550! We definitely need a video of that. I’ve had no trouble using spi on a spider to drive an rgb strip about 10% (60) that long. Maybe start with something smaller to isolate the issue and work your way up?


#7

I’m curious how this is set up.

Is it in a daisy chain where each module shifts the the data in and through or does it have a bunch of CS pins (or CS pins on a shift register)?

Which mode are you using?


#8

Re: 550 Ok. I’ll put up a video but I think I’m going to have to split the data across SPI’s or maybe even add another Spider.

I’d really like to know more about the way the spider handles the SPI bus. Can I use two SPI connections simultaneously for example.

Re: Daisy chain? Yes effectively you chuck all the RGB data into one end of a long chain of LEDS. These use the WS2801 controller bye the way, and the data propogates along the chain.

I’m currently doing the actual data send in the timer tick handler.
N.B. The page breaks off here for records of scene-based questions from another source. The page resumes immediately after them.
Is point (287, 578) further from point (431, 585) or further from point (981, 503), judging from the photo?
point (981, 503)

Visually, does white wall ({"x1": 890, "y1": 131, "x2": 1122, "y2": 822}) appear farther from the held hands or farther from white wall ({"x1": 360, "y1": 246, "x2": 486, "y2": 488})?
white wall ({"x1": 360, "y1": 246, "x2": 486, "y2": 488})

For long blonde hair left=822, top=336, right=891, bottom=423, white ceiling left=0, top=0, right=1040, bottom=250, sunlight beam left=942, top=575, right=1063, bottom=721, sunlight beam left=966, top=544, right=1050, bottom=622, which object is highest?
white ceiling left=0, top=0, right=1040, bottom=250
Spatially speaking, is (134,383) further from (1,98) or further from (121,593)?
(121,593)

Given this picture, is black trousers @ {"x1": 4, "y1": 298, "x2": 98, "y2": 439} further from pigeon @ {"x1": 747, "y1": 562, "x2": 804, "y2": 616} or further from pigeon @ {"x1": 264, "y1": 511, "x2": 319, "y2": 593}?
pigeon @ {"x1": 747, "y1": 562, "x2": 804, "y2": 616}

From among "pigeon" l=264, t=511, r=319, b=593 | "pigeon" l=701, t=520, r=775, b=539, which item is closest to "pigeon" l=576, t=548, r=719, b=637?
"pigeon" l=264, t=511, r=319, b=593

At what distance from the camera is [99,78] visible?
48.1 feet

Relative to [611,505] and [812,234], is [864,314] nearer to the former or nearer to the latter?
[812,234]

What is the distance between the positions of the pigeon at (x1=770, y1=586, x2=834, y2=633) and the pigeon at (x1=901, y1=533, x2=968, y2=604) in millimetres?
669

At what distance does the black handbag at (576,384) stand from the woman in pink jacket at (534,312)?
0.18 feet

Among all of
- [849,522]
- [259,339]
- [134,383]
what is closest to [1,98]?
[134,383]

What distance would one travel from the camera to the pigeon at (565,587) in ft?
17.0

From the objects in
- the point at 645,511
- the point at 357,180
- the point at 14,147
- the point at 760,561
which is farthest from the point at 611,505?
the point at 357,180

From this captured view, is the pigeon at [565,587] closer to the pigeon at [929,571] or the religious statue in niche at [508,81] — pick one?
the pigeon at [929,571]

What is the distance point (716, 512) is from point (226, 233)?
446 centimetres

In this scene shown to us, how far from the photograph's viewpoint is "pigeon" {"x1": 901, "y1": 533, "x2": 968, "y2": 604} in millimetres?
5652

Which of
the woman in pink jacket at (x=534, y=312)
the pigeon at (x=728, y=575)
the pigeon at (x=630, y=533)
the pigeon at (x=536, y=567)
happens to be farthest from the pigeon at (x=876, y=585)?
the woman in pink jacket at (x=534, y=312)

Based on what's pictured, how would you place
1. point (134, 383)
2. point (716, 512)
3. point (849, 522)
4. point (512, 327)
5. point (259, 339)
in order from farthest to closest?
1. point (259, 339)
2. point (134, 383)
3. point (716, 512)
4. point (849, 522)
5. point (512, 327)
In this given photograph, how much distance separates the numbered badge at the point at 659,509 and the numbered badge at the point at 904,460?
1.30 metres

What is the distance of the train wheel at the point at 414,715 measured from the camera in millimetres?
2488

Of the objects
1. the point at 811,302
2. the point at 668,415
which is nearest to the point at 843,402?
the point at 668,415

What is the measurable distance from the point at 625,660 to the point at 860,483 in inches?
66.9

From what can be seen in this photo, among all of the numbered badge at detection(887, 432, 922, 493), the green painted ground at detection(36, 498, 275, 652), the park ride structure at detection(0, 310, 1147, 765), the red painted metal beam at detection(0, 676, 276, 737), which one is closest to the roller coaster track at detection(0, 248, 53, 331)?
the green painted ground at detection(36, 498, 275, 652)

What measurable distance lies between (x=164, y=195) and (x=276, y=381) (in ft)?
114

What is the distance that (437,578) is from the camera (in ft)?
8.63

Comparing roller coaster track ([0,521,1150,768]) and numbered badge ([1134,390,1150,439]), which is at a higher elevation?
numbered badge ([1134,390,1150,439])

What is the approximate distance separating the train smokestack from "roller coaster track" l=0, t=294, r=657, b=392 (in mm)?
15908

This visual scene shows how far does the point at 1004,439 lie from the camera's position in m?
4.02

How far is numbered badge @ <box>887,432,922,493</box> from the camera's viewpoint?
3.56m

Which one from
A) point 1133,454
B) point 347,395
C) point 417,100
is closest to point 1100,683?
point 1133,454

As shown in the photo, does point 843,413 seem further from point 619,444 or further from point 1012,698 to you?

I’m thinking this might be a bad idea and will probably change it soon.


#9

As far as the code goes its fairly simple:

byte[] _data =new byte[550*3]; // RGB data

//fill the RGB here

spi.Write(_data);

Simple as that really.

The docs are pretty useless on what the config settings mean. What is the speed setting?


#10

You can download the porting kit and see how SPI is done if you like.

Like I mentioned, it is very fast internally but the overhead is slow. So sending 10 bytes 100 times is a lot slower than sending 100 bytes 10 times.


#11

The way you are using it is really fast!


#12

Are you declaring the array globally and filling it locally? Constructing an array can be slow or actually, if the garbage collector gets involved it will eat a lot of time.

What happens if you SPI write a counter value in a loop and ignore the array completely?

Maybe also try smaller chunks.

All speculation unfortunately. Would be best to look at the source.


#13

i use spi on a cobra too, and the only solution is to make spi over RLP in this case.
speeds up writing operations dramaticely.

cu
Andreas


#14

RLP???


#15

Runtime Loadable Procedures, a.k.a. native code. If you need to get closer to the metal, this is the way to go. There’s a whole forum here dedicated to this. Here’s a link to some documentation: http://www.ghielectronics.com/downloads/NETMF/Library%20Documentation/html/f608e398-6573-8adc-5d59-b904dfa3fcee.htm


#16

If you’re interested there are some details of the finished project on my blog. Just google Bob Powell’s external monologue.


#17

Awesome!

I still would like to see a video of those leds in action


#18

Interesting, what that second “embedded” display for?


#19

I had one Spider inside the model and the one visible was my debug machine that I plugged in and out when necessary.


#20

Hey all. I just uploaded a video to that blog page.

I give a little tour of the project but please remember the video was done for my kids so the commentary is a bit simplistic.